到了乾隆二十三年(1757)時任江南河道總督的稽曾筠的兒子稽璜,隨乾隆南巡。在沿途察看了水勢時,他提出了“因水利導,移遠就近,疏通淮揚運河”的建議,這樣,既便灌溉,又利排澇。實施這一策略后,這一天秋汛大漲,里下河一帶安然無恙。十一月,稽璜又向乾隆帝建議,芒稻閘東有越河,鹽船可以由越河北上直達金灣閘再繞回運鹽河。這樣,鹽船只不過多了纖挽之勞而已,而芒稻閘則可“常年啟放,以利江湖脈絡貫通”。
這一建議得到乾隆的認可,他也認為“芒稻一閘乃歸江第一尾閭”,理應“早辟歸江之路”,常年啟放。于是,在乾隆二十三年(1758)五月下旨立了芒稻閘上諭碑,明令芒稻閘永禁下閘。
該碑名“泐芒稻閘永禁下板碑”,青石質,置于芒稻河西岸水月庵右側。碑首為云龍圍繞,正中火焰寶珠簇擁著“聖旨”二字。一人多高的石碑屹立在一個厚重的白礬石須彌座上,象一個威武的衛(wèi)士守衛(wèi)在芒稻閘旁。

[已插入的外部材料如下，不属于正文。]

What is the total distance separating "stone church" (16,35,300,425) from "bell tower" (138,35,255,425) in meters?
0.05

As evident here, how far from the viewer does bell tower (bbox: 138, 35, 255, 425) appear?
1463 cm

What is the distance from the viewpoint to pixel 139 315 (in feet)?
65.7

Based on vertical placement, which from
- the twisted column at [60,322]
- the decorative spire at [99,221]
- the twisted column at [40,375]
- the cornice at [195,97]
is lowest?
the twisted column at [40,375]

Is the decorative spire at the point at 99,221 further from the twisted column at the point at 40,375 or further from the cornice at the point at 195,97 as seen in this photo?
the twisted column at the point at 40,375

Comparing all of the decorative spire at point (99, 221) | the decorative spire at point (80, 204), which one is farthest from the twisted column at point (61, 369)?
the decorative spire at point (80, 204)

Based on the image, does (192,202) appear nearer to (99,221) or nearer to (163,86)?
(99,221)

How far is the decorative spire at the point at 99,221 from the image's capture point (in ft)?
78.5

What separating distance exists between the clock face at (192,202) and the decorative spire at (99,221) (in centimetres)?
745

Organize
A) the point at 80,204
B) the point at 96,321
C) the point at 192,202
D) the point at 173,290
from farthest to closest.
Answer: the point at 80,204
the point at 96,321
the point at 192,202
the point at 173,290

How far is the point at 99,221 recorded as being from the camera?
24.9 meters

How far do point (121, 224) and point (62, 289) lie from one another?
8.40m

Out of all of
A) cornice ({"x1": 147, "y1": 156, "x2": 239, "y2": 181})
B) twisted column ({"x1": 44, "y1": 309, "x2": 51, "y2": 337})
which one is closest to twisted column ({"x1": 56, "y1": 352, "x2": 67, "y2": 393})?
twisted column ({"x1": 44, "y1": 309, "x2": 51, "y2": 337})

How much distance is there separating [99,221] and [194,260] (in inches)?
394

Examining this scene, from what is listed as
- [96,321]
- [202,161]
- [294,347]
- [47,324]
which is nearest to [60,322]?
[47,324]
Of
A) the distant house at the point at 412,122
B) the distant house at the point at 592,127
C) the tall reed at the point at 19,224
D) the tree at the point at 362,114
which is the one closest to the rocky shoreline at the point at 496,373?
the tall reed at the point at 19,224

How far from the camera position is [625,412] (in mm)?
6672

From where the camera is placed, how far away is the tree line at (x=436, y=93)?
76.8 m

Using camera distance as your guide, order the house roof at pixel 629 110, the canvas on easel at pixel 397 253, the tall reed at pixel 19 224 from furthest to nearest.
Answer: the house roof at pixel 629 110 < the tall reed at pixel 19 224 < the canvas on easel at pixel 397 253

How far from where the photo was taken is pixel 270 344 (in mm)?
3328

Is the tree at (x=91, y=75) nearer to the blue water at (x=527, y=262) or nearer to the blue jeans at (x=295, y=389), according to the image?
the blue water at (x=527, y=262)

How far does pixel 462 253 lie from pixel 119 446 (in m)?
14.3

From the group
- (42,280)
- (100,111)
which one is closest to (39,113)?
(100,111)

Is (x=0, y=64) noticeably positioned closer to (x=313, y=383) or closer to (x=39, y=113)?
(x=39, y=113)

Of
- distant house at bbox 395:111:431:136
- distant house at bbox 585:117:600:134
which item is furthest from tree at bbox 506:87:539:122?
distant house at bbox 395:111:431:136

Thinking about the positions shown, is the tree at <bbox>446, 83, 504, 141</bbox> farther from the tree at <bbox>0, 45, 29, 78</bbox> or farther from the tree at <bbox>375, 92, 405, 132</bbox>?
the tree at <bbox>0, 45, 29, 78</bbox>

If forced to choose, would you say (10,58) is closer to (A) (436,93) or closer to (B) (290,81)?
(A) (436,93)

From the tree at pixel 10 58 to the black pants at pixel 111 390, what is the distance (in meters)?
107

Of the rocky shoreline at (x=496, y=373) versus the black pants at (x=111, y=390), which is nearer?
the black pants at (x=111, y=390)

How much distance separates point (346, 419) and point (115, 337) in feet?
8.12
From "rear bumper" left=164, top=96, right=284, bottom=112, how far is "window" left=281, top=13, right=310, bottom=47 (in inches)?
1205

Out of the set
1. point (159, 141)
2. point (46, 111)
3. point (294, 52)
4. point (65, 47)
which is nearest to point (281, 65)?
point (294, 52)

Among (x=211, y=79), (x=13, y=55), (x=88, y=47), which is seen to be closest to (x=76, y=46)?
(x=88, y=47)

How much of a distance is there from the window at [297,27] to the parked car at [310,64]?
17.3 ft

在上諭碑中,乾隆指出:"……芒稻一閘,乃歸江第一尾閭,向因淮南鹽艘皆由灣頭河轉運,必須芒稻閘門下板方可蓄水遄行,以致不能啟放合宜……閘東有舊越河一道,應令鹽艘由越河直走,金灣北閘是蓄水與運鹽已自分為兩途,芒稻閘自可長年啟放矣。但恐終狃于蓄水運鹽之習,仍不免因循觀望。夫蓄水運鹽,不過少省纖挽之勞,所費在富厚商人,而下河數(shù)州縣之民生攸系此,其輕重豈不較然耶?嗣后,芒稻閘永遠不許再下閘板,俾得暢泄歸江,則諸湖積水自可減退,遇伏秋大汛,亦足以資容納,而下河一帶得永蒙樂利之休矣!該督等將此旨泐石閘畔,俾后來司事者知所遵守焉。欽此。”后來,乾隆于二十七年(1762)第三次南巡到揚州接見陪臣時,又再次重申了芒稻閘永禁下板的事。
在立碑芒稻閘永禁下板開閘放水的同時,為了利于鹽運,乾隆又曾要求拓寬董家溝(今金灣河),石洋溝(今太平溝),道光時,又開新河,均設有三合土滾水埧,以利蓄水。但鹽商關切的是自己的經(jīng)濟利益,經(jīng)常去阻撓開閘放水泄洪。加之,時間漸久,法紀松弛,后來鹽商竟公然另行筑埧,重還鹽船直達灣頭的運道,甚至一度把持了歸江各埧的開啟權,運鹽與放水的矛盾依然存在。